■ Trecho do texto:
——————————

Quando Rosa Coutinho chega não teve outra alternativa senão dialogar com o MPLA, embora não deixasse de dialogar com os representantes da UNITA e da FNLA. Mas em Luanda eram só os representantes do MPLA, porque estava tomada pelo MPLA. São os do MPLA que estavam nas repartições públicas, nas fábricas, nos hospitais e então não tiveram outra hipótese. Era só mesmo dialogar com o MPLA. E era com o MPLA até aos Acordos do Alvor. Então, já com os Acordos de Alvor, os três partidos o MPLA, FNLA e a UNITA. O MPLA rechaçava-os porque eles tinham cooperado com os colonos, combatiam o MPLA e a FNLA. Eram forças paramilitares do Exército português, mas Rosa Coutinho conseguiu demover Agostinho Neto para acelerar o processo de descolonização e integrar.
A UNITA foi integrada nos Acordos de Alvor, foram delineadas as bases para a Independência de Angola, com base nos Acordos de Alvor que está aqui no livro, mas a FNLA denunciou o acordo.
Disse que não queria saber nada do acordo, queria o poder pela força.
Então começou a combater o MPLA, já aqui dentro, porque estava a vigorar o Governo de Transição. Foi só para criar as condições, que eles estivessem em Luanda, com os homens que a FNLA introduziu começou a combater o MPLA. Entretanto, já tinha tomado toda a província do Zaire a base da força, foi descendo até Caxito. Nessa digressão militar já vinha com mercenários americanos e as forças zairenses já estavam aqui internamente. Foram rechaçados de Luanda, mas eles voltaram, tomaram o Zaire e foram travados em Caxito. Ali tínhamos a nossa primeira região. Ficaram em Caxito para preparar as condições para tomar Luanda.
Uma espécie de assalto final?
Sim, um assalto final. Daí que surge a Batalha de Kifangondo.
O MPLA teve apoio dos cubanos na Batalha de Kifangondo?
Teve. Eles estavam na retaguarda. Mais já estavam aí os americanos e os portugueses que estavam a vir pelo Lucala. Tomaram Camabatela, Samba-Cajú vieram parar em Lucala.
A Batalha de Kifangondo foi determinante para se proclamar a Independência em Luanda?
Foi determinante, porque senão eles teriam entrado em Luanda e teriam proclamado. O Holden Roberto já vinha com o seu fato, disposto para festejar o 11 de Novembro no Palácio.
A história dizia que os da FNLA comiam corações de pessoas. É verdade?
Não posso dizer que era verdade ou não, mas era o que o povo dizia.
Acha que a história do MPLA, da luta de libertação desde a clandestinidade até ao alcance da Independência, está a ser bem contada?
Não está a ser bem contada.
Porquê?
Não sei, se calhar porque as pessoas não escrevem, não contam. As pessoas que viveram os acontecimentos não contam. Muitos dos meus colegas não contam, nem sequer vão aí onde esta história é contada.
Como assim? Pode explicar melhor?
Quer dizer que aqueles que participaram são poucos os que contam. E os outros muitos que podiam contar nem sequer vão assistir os actos em que esses poucos contam a história.

——————————

■ Parte dos dados:

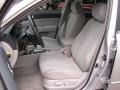 Bright Silver - Sonata GLS V6 Photo No. 7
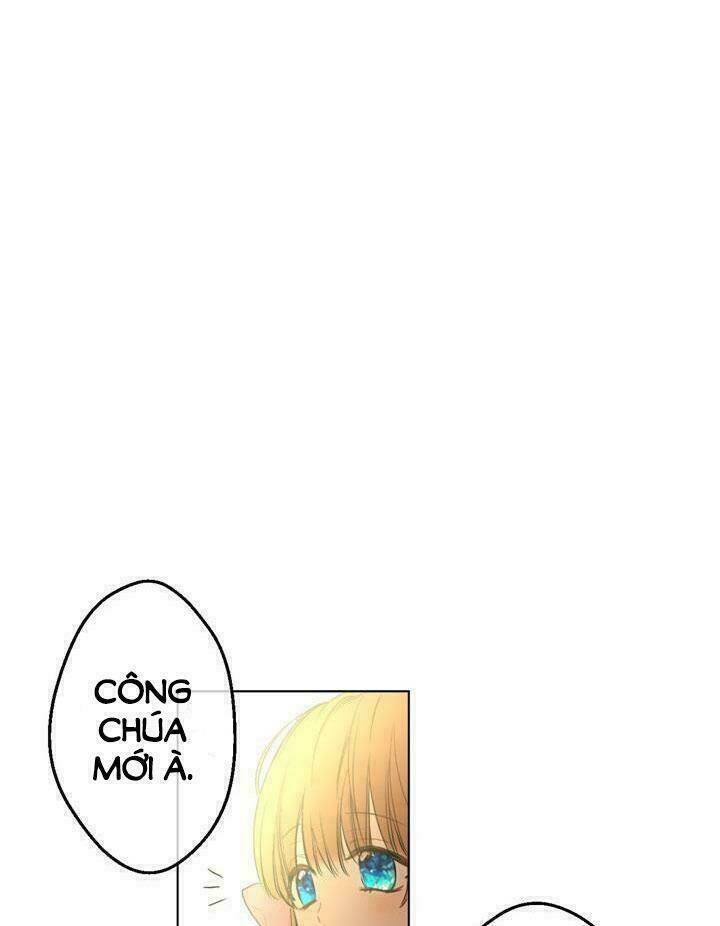 một ngày nọ ta trở thành công chúa chapter 19.5 13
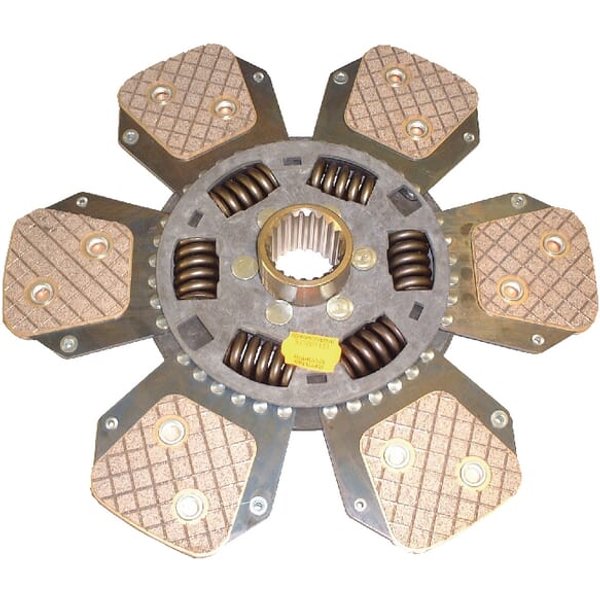 LuK Clutch disc TDCA 333000113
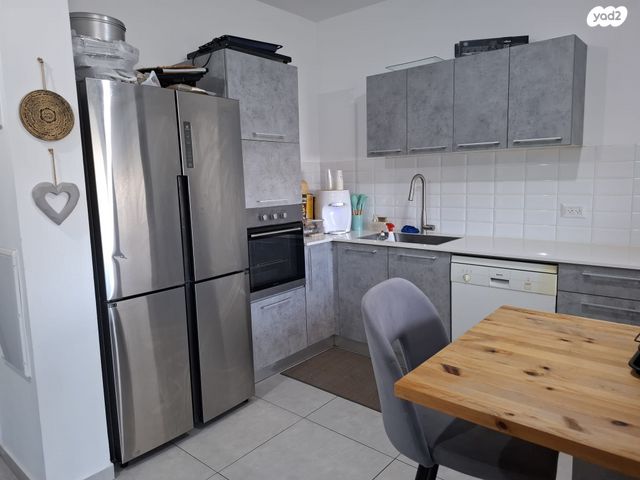 דירה, יצחק אבינו 1, אחיסמך, לוד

——————————

■ O que fazer:
1. Segundo o trecho, em que data Holden Roberto pretendia festejar no Palácio?
2. Reescreva a passagem do trecho que vai de "A história dizia" até "ser bem contada?", pondo "a população" no lugar de "o povo".

■ Respostas:
1. No 11 de Novembro.

2.
A história dizia que os da FNLA comiam corações de pessoas. É verdade?
Não posso dizer que era verdade ou não, mas era o que a população dizia.
Acha que a história do MPLA, da luta de libertação desde a clandestinidade até ao alcance da Independência, está a ser bem contada?